И да, я слышала себя. Тоненькую, дрожащую, как струна на ветру. До последней клеточки. До самого донышка души. Я звучала всегда. Даже в самой глухой темноте. Даже в ватной тишине больничных коридоров. Потому что музыка не то, что приходит извне. Это то, из чего мы сотканы. Из ритма, начавшегося до рождения и не заканчивающегося после.
Может быть, ты сейчас читаешь и думаешь: «Зачем я снова и снова говорю своему ребенку: „Иди занимайся“? Зачем настаиваю, злюсь, повторяю?» И если честно, я тоже не понимала. Злилась. Пряталась. Обманывала. Но теперь знаю: всё это вписывалось в меня. Даже если ребенок протестует, даже если кажется, что в ответ – только капризы и усталость, он всё слышит. Просто не сразу.
Иногда самые важные слова – это не «я тебя люблю», а «сядь, поиграй еще». Только спустя годы мы понимаем, что в этих повторениях звучала любовь. Не мягкая. Не очевидная. Но настоящая. И когда я разбилась на осколки, именно музыка стала нитью, ведущей меня обратно к свету.

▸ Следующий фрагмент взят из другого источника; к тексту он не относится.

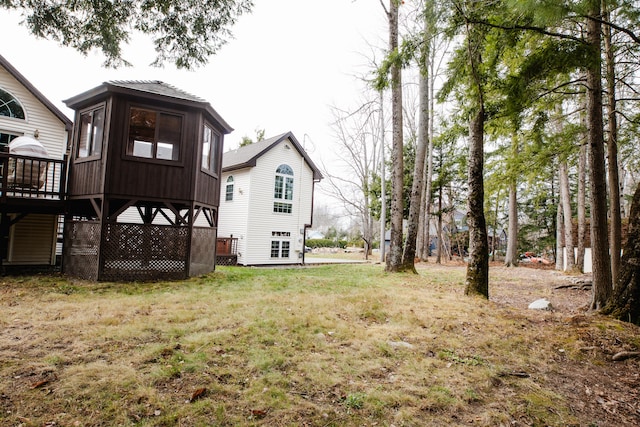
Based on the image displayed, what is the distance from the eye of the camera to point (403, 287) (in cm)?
845

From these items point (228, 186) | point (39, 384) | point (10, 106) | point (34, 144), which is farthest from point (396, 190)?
point (10, 106)

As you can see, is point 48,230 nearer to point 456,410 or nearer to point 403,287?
point 403,287

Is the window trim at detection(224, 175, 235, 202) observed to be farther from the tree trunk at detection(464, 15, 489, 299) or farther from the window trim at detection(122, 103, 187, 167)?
the tree trunk at detection(464, 15, 489, 299)

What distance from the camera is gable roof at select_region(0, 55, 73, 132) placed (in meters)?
→ 9.68

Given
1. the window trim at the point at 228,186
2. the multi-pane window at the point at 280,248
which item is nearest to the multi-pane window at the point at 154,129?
the window trim at the point at 228,186

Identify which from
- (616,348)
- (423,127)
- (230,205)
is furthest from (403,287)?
(230,205)

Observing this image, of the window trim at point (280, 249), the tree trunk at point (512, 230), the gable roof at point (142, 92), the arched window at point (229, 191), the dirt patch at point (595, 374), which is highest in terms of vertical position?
the gable roof at point (142, 92)

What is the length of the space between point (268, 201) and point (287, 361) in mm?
13658

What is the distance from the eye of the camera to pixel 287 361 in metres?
3.42

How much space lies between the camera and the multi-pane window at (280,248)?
672 inches

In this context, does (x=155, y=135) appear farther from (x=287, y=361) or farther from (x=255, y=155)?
(x=255, y=155)

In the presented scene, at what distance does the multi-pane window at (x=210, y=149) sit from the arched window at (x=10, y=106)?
600cm

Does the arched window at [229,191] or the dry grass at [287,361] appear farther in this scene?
the arched window at [229,191]

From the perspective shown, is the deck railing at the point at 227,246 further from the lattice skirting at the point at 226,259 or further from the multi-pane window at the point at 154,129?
the multi-pane window at the point at 154,129
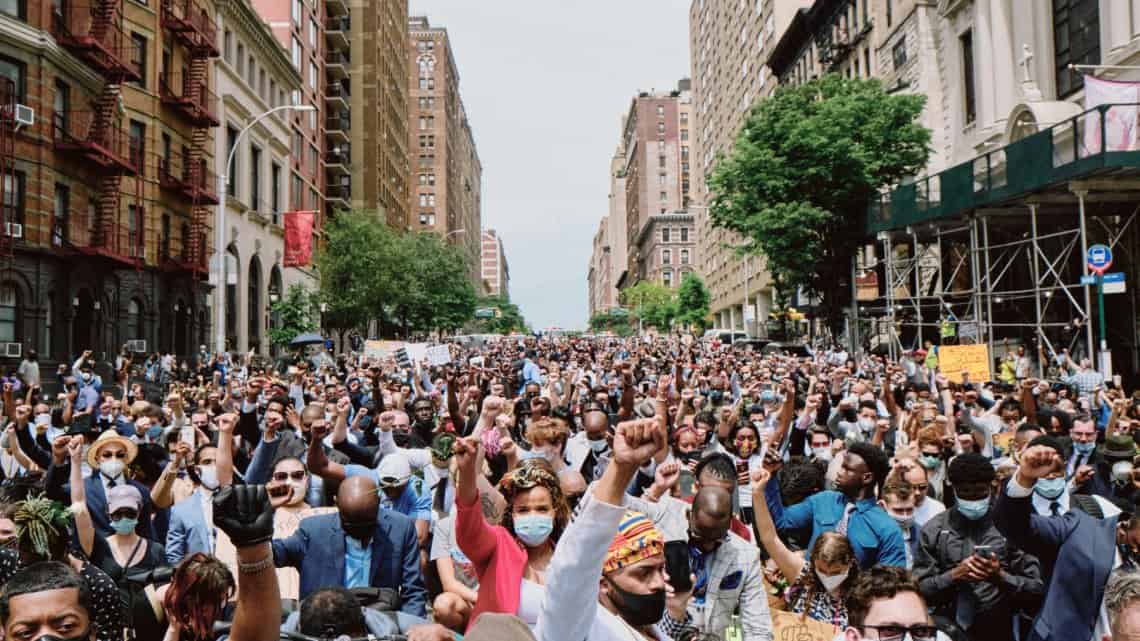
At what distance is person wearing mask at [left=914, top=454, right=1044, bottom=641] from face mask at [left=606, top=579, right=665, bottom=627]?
2.52m

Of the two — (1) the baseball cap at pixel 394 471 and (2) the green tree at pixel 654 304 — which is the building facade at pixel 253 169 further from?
(2) the green tree at pixel 654 304

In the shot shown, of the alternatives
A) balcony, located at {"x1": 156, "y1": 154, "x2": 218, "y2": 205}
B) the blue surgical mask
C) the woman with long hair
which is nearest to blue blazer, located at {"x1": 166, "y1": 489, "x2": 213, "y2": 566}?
the woman with long hair

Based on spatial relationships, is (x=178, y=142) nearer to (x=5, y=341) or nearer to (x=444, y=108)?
(x=5, y=341)

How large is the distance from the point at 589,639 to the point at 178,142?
35897 millimetres

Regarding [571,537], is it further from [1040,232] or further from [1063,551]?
[1040,232]

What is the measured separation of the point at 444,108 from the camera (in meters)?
125

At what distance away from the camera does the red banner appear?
1565 inches

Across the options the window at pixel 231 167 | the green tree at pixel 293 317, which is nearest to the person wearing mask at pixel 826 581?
the green tree at pixel 293 317

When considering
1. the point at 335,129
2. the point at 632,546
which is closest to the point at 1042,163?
the point at 632,546

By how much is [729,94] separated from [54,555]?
82867 mm

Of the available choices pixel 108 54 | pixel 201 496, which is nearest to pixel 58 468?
pixel 201 496

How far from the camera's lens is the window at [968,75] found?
105ft

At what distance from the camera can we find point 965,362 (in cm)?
1509

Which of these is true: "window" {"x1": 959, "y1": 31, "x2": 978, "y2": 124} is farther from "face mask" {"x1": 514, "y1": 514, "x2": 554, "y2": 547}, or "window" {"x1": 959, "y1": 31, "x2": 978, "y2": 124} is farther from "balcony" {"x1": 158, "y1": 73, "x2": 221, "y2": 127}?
"face mask" {"x1": 514, "y1": 514, "x2": 554, "y2": 547}
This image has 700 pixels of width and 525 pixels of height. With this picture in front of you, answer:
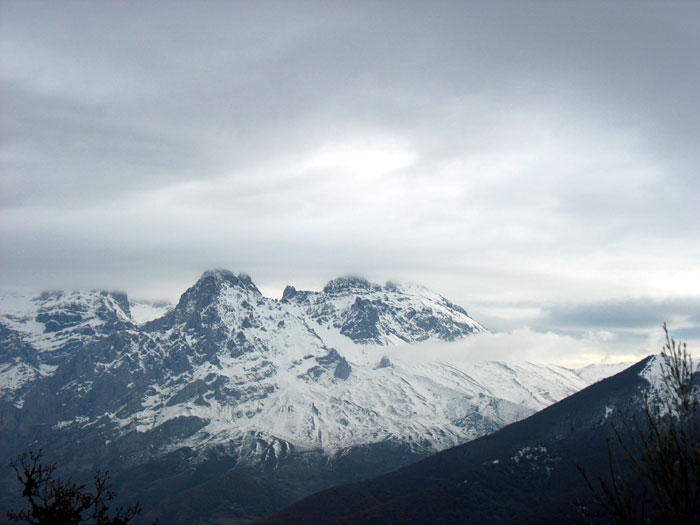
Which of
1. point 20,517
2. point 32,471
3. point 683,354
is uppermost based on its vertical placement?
point 683,354

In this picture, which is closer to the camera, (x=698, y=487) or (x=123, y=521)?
(x=698, y=487)

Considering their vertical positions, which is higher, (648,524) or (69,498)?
(69,498)

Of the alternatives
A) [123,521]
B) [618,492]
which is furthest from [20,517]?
[618,492]

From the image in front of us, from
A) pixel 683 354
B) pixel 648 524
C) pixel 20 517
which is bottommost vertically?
pixel 648 524

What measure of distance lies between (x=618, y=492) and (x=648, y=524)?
658 cm

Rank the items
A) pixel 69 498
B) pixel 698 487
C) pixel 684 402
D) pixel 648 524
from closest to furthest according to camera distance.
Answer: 1. pixel 698 487
2. pixel 684 402
3. pixel 648 524
4. pixel 69 498

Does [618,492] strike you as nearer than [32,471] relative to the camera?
Yes

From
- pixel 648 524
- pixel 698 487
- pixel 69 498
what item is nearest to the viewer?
pixel 698 487

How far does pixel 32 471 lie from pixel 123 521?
21.0 feet

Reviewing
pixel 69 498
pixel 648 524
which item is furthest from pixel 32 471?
pixel 648 524

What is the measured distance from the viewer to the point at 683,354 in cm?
3100

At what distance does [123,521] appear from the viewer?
1569 inches

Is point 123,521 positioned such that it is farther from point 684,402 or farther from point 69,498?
point 684,402

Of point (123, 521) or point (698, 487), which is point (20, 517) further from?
point (698, 487)
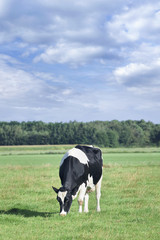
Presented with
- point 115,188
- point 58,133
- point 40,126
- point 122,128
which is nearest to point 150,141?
point 122,128

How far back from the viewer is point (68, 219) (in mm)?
10773

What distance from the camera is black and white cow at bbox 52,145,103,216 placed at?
10.4 m

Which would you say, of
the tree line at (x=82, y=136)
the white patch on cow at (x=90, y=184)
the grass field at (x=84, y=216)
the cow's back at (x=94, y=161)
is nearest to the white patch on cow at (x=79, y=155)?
the cow's back at (x=94, y=161)

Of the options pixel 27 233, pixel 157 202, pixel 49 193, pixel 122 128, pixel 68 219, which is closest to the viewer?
pixel 27 233

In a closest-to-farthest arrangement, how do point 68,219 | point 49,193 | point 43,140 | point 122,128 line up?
point 68,219 → point 49,193 → point 43,140 → point 122,128

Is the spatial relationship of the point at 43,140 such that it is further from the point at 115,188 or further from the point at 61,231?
the point at 61,231

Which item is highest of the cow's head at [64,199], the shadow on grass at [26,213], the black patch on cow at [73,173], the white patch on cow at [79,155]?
the white patch on cow at [79,155]

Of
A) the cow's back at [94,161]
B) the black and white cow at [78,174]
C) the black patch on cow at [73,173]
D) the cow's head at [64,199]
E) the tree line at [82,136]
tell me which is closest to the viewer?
the cow's head at [64,199]

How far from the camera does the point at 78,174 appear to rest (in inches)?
449

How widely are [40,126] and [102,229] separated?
171m

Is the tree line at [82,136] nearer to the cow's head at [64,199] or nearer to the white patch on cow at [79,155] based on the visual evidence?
the white patch on cow at [79,155]

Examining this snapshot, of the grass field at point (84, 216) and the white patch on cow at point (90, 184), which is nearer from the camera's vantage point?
the grass field at point (84, 216)

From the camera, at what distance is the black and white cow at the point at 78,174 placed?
34.0 ft

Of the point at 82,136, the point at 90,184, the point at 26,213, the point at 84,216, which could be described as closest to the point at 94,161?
the point at 90,184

В музыке живет особенный свет. Он не слепит. Не обжигает. Он греет. Как теплая земля под босыми ногами. Как солнце сквозь листву. Светосила звука – это не громкость. Это способность звучать даже в тишине. То, что соединяет нас со всем живым, со всеми голосами – произнесенными и утаенными. С небом. С землей. С теми, кто был до нас, и теми, кто будет после. Светосила звука – это музыка внутри нас. Та, что не умолкнет, даже если весь мир замолчит.
* * *
ложусь в постель, закрываю глаза, слова выстраиваются в ряд
и говорят, говорят, говорят,
раны бередят, не дают заснуть.
стоит одеяло откинуть – радуются, пляшут,
в буквы разлетаются, хвостиками машут.
собираю обратно в слова, получается е-рун-да.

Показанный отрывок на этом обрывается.